Lost chapel built in wartime Italy re-discovered

Salerno, Italy - After 65 years a frescoed "lost chapel" created by British troops to honour the war dead after the landings at Salerno in southern Italy during the Second World War has been found - but has been turned into an ironmonger's basement storeroom.

The hunt for the chapel began after former British soldiers who took part in the landings in September 1943 told Harry Shindler, spokesman in Italy of the "Star Association", which represents Italian campaign veterans, that they had built the chapel to honour those who died in the landings, naming it after St Martin and St George.

Mr Shindler said the veterans recalled that the chapel had been carved out of a former wine cellar. "But part of the problem was that the landscape had changed out of all recognition" he told The Times.

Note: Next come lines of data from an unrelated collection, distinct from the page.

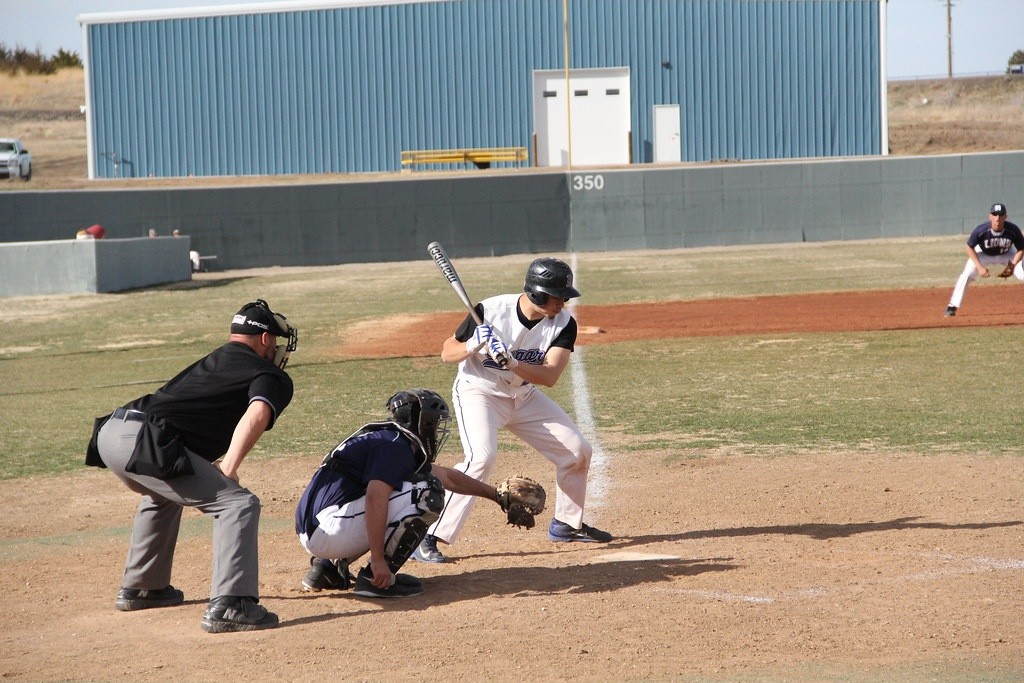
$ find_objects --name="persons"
[944,203,1024,318]
[294,388,546,598]
[410,258,613,564]
[85,299,299,634]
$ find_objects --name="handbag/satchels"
[85,411,114,469]
[125,415,195,480]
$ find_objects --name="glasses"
[992,213,1004,216]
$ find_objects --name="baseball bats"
[427,242,508,366]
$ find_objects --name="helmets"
[523,257,581,306]
[386,392,420,430]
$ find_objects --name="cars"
[0,137,31,182]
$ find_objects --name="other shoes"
[945,307,955,316]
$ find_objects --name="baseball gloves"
[997,260,1015,277]
[497,474,546,530]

This week, after an appeal to residents of Salerno who remembered the "lost church" to come forward was published by La Repubblica, it emerged that it was now used as a storeroom in the seaside town of Pontecagnano, south of Salerno. The chapel retains its vaulted ceiling, but the frescoes painted by the troops have been whitewashed over.

Domenico Maisto, a local resident who was five at the time of the landings, said it had been constructed in the wine cellar of a partly bombed building which was taken over as British army headquarters. According to a report of the inauguration in 1944 by the war correspondent Don McWhinnie, the chapel was built on the initiative of an army chaplain, Father HP Hansen, and blessed by the Bishop of Lichfield.

The report said 15 "truly outstanding paintings" were made by Corporal Harold Addenbrooke from Sheffield, who had been a commercial artist in peacetime. There were "three in the windows above the altar, four in the altar piece and eight on the arches".

The chapel was constructed by a Private Wainwright from Wolverhampton, assisted by Privates Pitt and Robinson, who had been bricklayers before the war. The chairs were provided by individual soldiers who inscribed their names and their "own places of worship" on them. "I noted the names of churches as far afield as Burnley and Madras" McWhinnie wrote.

The chapel, which could hold 300 worshippers, had a brick floor, and an altar made of stone, marble and quartz. At the entrance stood an oil painting of Jesus donated by a local Italian whose canvas bore bullet holes from the fighting. A marble plaque in English and Latin read: "This chapel of St Martin and St George has been raised to the glory of God in remembrance of those who fell in the landing on the beaches in this area in 1943, and as a perpetual monument to the ideals of chivalry and the brotherhood which inspired them".

The chaplain said he had chosen St George because he was "a soldier doing battle against evil" and St Martin because he had performed "acts of Christian charity and brotherhood", which both "typify the reason for our being in the war."

Mr Maisto said he remembered the chapel and the nearby British military camp, " because I used to play there. I remember a soldier called David who gave me cigarettes for my father." He also remembered a wedding at the chapel between a British soldier and an Italian girl from the island of Capri.

Mr Maisto said he vividly recalled the Biblical scenes painted on the walls, "which must still be under the whitewash." Mr Shindler said he would ask the Salerno church authorities if they knew the whereabouts of the marble plaque, "which may well have ended up in a local church" when the chapel was converted into a storeroom.